ANTROPOLOGIA CULTURALE DEI PAESI ASIATICI -
MODULO B
Capacita di argomentare: arte retorica che aiuta a rappresentare i miei contenuti e a
renderli efficaci alla convinzione dell’altro.
Amartya Sen dice che gli umani sono argomentativi. Argomentare con qualcuno che
controbatte e non è d’accorso per portare un’istanza diversa dalla mia.
Nella tradizione indiana nel corse dei millenni si è sviluppata una modalità di costruire
la contrapposizione verbale e quindi anche di arrivare a delle sintesi che niente ha che
vedere quella che tutt’ora caratterizza l’occidente.
Amartya Sen identifica la presenza di un elemento retorico che deve sfociare nella
sintesi. Colui che argomenta nella tradizione europea porta a se il maggior numero di
prove, sillogismi,…
Sia il caso retorico che quello specifico per Amartya Sen sono casi emblematici che
nella società europea fanno si che emerga il giusto se l’esperimento è replicato bene.
Amartya Sen in questa traiettoria vede un’operazione di esclusione.
Secondo Amartya Sen la tradizione occidentale si muove da elementi di disordine ad
elementi di ordine, da incertezze a certezze.
Questa tradizione dialettica ha garantito l’affermarsi della razionalità e della ragione.
Amartya Sen vuole dire che a partire dalla storia millenaria nel contesto indiano c’era
un’altra tradizione opposta che cerca l’amore verso la capacità di continuare a
mantenere vivo il confronto affinché nessuno prevalga e affinché la mia posizione
possa cambiare arricchendosi delle contrapposizioni che l’altro ha evidenziato e
inglobando i punti di forza dell’altro cercando il modo per continuare la dialettica
evidenziando le vicinanze. Lasciare sempre il confronto aperto per arricchirsi.
La verità è in parte in quello che dico e devo scavare nel pensiero altrui per ampliarla.
IMPERATORE ASHOKA
Regna nel terzo secolo a.C.
Lui sapeva che da circa 100 anni predicava Buddha. Ciò è importante perché Ashoka
cresce in una famiglia regale nel culto della guerra. Ad un certo punto si imbatte in
qualcuno che “conosceva” Buddha, che sapeva la sua storia.
INDIA
Mostrare come la storia dell’india sia caratterizzata da una caratterizzazione induista e
neanche autoctoni dell’india
Nonostante lunghe coesistenze e periodi di dominazione esse hanno corrisposto a
periodi di grande fioritura culturale e di caratteri ibridi degli aspetti linguistici religiosi
e del folklore che caratterizzano l’India.
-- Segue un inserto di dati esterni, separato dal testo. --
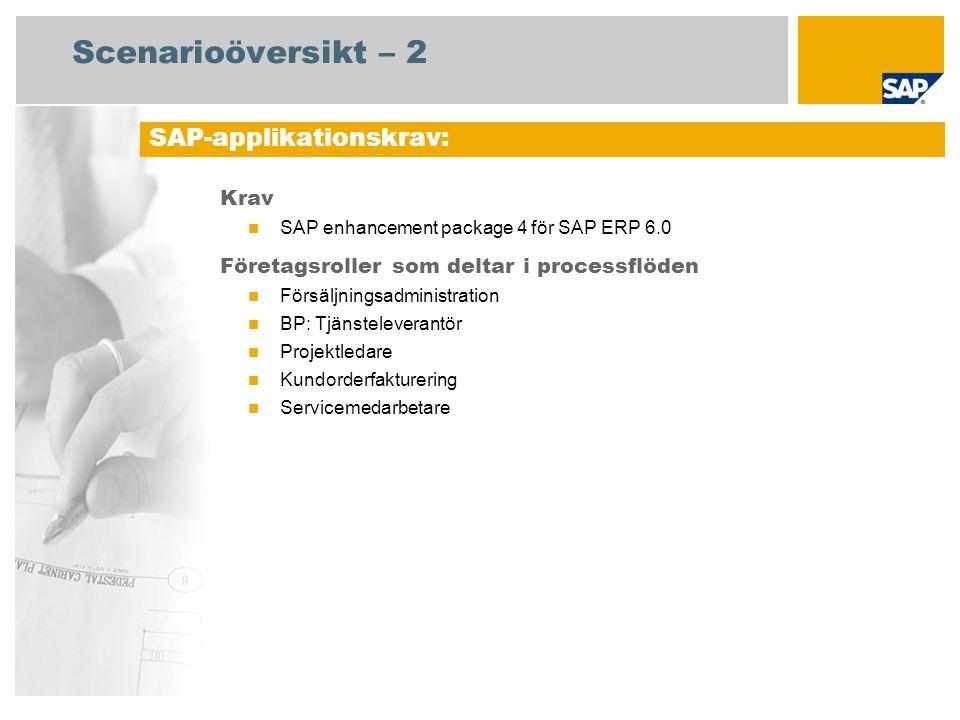 Scenarioöversikt – 2 Krav SAP enhancement package 4 för SAP ERP 6.0 Företagsroller som deltar i processflöden Försäljningsadministration BP: Tjänsteleverantör Projektledare Kundorderfakturering Servicemedarbetare SAP-applikationskrav: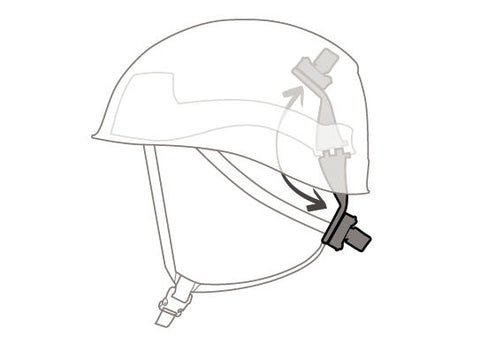 PETZL - PANGA (Kit of 4 helmets)
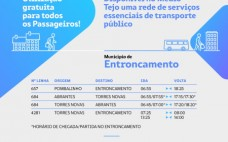 Rede de Serviços Essenciais de Transporte no Médio Tejo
Una nazione così complessa e ampia come
l’India contemporanea non possa altro che essersi formata per stratificazioni storiche
successive e attraverso passaggi bruschi che hanno trovato una forma di equilibrio.
AMARTYA SEN
L’india consacra la sua tradizione democratica avendo un sistema democratico
capillare. Verso la fine degli anni ’90, circa una decina di anni prima che Amartya Sen
scriva il suo libro, si realizzano in India per la prima volta delle condizioni politico
sociali diverse. Ci fu l’ascesa sul piano politico di un partito nazionalista, un evento
raro perché l’india è multiculturale. Questa ascesa del partito nazionalista tende ad
appropriarsi attraverso una caratterizzazione politico-religiosa univoca che è quella
indù, dello scenario politico nazionale dentro il campo della rivendicazione di
un’identità nazionale che si sovrappone a quella culturale e religiosa.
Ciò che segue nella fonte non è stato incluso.